Our house, which had a place for everything and everything in its place, now has little toys all over. Orange duck at the window, a red Ferrari on the dining table, a yellow truck in the drawer where salt is kept, and Cookie the bear on the office table. She made us realize that our life ambitions were only as big as feeding, changing, and washing, waiting restlessly for afternoon naps to get over so we can hear the ghungru run towards us again. There is nothing better we could have done with our lives than making animal voices and being peek-a-boo-ed.

We, having come from our deprivation, having waited for her 11 years, suffered her absence, suffered miscarriages, blood tests, and cancers, are overjoyed for sleepless nights, diaper changes, and wet mattresses. We love to complain about the work this involves and the energy it takes. All our lives, that had been scattered, got rearranged, all directed in her direction. She became the center of the whole world, not just ours. We answer too many video calls from people wishing to see her, to have her remember them in spite of the distance. We visit each other more often than we did in years. We love and have her to talk about instead of Trump, Modi, and money.

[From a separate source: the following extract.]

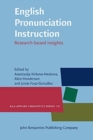 English Pronunciation Instruction : Research-based insights - Book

She has all of our lives, like little iron filings, dancing to the tune of her tiny magnetism. We talk to each other in words we borrow from her. Kabak now stands for a bird, hamba for cow, ka-ka for food, and tof for souf, with a soft turn in tune at the end, like that, making music of these dry words. And bikki, chap, maanu, dida, kaate, niyama, jayjay, manash, ippo are our new name. She helps us feel feelings like they should be felt, unapologetically. To cry out loud, laugh out loud, and say ‘I think I like you’ out loud. Have you ever felt so much joy at something, you had to yell and wave your hands in the air frantically? She makes me feel like that.